Madame la directrice générale, vous êtes à la tête de Santé publique France, issue de la fusion en 2016, notamment, de l’Institut de veille sanitaire (InVS), de l’Institut national d’éducation et de prévention pour la santé (INPS) et de l’Établissement de préparation et de réponse aux urgences sanitaires (EPRUS). Santé Publique France a entre autres pour missions l’observation épidémiologique et la surveillance de l’état de santé des populations, la veille sur les risques sanitaires, la préparation et la réponse aux menaces, alertes et crises sanitaires. Elle assure également la gestion de la réserve sanitaire, ainsi que des stocks de produits, de matériels et de services nécessaires à la protection des populations face aux menaces sanitaires graves.

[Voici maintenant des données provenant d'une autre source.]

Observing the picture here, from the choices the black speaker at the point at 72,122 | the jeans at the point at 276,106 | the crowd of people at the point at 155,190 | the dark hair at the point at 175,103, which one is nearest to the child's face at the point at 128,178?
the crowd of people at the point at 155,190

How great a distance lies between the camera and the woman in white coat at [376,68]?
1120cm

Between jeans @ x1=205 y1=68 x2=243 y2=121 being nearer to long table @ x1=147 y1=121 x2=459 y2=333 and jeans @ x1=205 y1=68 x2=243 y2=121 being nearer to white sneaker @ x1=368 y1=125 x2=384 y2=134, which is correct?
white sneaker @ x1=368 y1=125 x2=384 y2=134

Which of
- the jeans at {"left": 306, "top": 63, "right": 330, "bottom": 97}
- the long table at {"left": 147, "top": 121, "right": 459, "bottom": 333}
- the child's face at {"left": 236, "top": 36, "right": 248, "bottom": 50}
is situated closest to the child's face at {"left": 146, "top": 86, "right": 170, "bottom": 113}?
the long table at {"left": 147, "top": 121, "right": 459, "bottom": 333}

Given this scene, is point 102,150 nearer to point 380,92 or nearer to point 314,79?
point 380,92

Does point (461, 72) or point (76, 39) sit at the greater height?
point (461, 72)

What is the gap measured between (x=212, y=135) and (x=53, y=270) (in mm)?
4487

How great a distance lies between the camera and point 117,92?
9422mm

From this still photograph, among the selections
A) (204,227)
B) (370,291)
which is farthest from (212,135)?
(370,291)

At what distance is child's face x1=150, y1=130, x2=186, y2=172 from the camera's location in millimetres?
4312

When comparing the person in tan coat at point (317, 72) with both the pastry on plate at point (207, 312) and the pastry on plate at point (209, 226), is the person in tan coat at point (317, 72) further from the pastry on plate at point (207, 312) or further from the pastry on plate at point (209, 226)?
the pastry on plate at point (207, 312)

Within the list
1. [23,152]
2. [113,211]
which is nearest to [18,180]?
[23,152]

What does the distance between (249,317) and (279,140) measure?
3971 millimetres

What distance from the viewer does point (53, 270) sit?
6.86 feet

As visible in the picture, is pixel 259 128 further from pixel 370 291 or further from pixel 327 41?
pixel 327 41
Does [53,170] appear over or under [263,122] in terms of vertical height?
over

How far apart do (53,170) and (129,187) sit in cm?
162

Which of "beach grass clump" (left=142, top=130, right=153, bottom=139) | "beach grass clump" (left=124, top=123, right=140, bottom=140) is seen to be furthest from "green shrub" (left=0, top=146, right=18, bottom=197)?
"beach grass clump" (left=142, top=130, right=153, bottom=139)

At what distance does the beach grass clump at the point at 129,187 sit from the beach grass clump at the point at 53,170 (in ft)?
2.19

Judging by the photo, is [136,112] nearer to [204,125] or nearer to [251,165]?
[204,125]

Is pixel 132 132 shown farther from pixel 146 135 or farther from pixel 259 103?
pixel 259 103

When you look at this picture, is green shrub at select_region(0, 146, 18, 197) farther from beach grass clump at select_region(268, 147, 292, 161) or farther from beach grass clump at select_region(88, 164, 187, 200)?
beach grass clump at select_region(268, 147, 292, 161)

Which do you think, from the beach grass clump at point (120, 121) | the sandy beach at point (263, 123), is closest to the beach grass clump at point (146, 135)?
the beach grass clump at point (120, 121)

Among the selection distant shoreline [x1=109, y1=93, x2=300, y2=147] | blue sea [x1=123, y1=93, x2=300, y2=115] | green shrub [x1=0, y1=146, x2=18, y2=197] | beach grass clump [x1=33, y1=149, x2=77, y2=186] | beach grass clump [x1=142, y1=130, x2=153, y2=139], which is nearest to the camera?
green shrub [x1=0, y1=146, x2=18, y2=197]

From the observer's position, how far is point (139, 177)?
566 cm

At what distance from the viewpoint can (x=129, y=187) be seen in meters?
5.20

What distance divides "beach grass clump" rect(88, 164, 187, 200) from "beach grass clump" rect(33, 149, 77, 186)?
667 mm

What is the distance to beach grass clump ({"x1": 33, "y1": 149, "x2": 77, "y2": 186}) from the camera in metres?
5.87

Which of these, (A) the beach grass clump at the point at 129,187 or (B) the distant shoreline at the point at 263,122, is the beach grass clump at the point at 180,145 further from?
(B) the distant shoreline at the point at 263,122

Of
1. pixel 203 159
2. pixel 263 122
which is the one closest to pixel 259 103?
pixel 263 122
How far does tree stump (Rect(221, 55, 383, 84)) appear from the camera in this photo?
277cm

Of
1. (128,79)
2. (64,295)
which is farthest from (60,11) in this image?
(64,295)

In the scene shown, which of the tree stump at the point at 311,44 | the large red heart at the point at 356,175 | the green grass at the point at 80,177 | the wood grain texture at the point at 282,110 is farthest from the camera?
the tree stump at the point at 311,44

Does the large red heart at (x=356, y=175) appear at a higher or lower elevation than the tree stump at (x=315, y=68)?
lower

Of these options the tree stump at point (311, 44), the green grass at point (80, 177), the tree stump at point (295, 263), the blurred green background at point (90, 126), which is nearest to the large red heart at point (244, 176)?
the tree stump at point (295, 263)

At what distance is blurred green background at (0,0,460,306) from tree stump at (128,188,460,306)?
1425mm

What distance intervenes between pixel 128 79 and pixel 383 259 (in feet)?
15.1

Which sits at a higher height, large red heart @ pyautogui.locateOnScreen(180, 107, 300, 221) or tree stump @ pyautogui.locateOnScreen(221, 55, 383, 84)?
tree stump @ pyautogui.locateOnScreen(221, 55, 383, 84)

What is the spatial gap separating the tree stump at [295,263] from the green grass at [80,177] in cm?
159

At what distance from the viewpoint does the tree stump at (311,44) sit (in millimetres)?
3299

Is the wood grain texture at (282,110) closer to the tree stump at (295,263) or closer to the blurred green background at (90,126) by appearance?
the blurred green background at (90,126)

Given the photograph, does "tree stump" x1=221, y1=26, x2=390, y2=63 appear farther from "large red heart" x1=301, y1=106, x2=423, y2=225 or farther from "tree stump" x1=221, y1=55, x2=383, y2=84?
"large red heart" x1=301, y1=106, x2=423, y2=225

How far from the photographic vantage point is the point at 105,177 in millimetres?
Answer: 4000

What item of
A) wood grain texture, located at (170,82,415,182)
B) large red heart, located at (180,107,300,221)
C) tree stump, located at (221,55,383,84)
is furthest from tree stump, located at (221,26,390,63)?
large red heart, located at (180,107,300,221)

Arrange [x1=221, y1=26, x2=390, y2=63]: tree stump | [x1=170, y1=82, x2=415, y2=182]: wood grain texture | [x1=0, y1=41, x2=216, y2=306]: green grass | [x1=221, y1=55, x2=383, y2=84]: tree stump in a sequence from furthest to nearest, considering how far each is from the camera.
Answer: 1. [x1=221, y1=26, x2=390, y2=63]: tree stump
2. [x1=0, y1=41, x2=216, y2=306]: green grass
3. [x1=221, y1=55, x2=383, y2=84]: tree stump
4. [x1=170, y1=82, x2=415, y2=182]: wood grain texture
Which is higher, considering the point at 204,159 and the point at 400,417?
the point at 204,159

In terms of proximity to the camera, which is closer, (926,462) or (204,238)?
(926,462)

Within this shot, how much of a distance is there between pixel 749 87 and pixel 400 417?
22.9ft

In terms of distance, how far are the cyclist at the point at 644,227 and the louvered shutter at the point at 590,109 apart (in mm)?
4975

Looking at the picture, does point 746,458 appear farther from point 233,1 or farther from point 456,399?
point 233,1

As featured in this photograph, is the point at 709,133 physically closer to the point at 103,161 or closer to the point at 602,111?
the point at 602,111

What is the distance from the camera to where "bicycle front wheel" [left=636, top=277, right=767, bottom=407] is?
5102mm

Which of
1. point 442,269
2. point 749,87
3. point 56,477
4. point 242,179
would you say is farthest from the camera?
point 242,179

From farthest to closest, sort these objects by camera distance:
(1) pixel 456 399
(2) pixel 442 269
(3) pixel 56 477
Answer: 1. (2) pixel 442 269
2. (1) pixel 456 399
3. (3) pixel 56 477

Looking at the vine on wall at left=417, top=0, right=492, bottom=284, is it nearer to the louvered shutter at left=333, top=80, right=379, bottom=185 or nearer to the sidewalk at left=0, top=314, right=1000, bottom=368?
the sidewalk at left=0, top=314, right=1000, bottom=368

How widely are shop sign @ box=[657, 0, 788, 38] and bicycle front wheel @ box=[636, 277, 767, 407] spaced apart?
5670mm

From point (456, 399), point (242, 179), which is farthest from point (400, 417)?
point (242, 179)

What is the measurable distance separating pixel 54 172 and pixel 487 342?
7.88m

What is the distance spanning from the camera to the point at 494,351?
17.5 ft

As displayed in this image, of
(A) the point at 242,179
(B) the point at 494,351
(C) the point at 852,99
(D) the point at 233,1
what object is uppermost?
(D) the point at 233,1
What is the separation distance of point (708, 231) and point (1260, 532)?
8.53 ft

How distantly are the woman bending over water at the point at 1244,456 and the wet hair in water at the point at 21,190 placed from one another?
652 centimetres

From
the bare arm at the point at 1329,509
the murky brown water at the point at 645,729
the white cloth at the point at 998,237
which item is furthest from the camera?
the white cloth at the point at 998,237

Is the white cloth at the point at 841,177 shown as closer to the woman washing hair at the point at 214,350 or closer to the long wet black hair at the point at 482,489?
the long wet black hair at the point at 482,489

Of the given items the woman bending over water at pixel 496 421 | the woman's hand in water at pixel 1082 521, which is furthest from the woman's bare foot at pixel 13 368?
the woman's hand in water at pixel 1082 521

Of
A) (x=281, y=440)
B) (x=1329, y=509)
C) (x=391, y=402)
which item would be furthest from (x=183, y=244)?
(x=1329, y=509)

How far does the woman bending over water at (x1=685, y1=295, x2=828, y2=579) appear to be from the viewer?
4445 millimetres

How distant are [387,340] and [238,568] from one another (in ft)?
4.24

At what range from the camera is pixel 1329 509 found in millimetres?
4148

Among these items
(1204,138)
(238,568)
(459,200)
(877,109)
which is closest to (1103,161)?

L’article 1413-4 du code de la santé publique dispose qu’« à la demande du ministre chargé de la santé, l'agence procède à l'acquisition, la fabrication, l'importation, le stockage, le transport, la distribution et l'exportation des produits et services nécessaires à la protection de la population face aux menaces sanitaires graves », et qu’elle « assure, dans les mêmes conditions, leur renouvellement ».

Les moyens de Santé publique France ont été considérablement renforcés depuis le début de la crise, passant de 150 millions à 4 milliards d’euros, afin de lui donner des moyens d’agir à la hauteur des nouveaux défis de l’épidémie en cours, dans un contexte de concurrence internationale qui rend difficile la question sensible des approvisionnements.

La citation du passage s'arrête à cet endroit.